[Extracted data items]
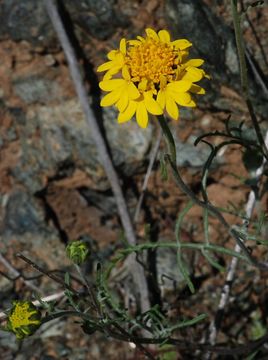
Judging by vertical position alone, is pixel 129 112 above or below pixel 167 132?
above

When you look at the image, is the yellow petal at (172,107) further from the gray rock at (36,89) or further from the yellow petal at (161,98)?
the gray rock at (36,89)

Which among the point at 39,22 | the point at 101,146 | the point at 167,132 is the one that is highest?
the point at 39,22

▸ AIM
Please copy the items from the line containing "Which among the" through the end of the items, replacing "highest" with "topmost" and changing nothing else.

▸ CORRECT RESULT
Which among the point at 39,22 | the point at 101,146 | the point at 167,132 is the one that is topmost?
the point at 39,22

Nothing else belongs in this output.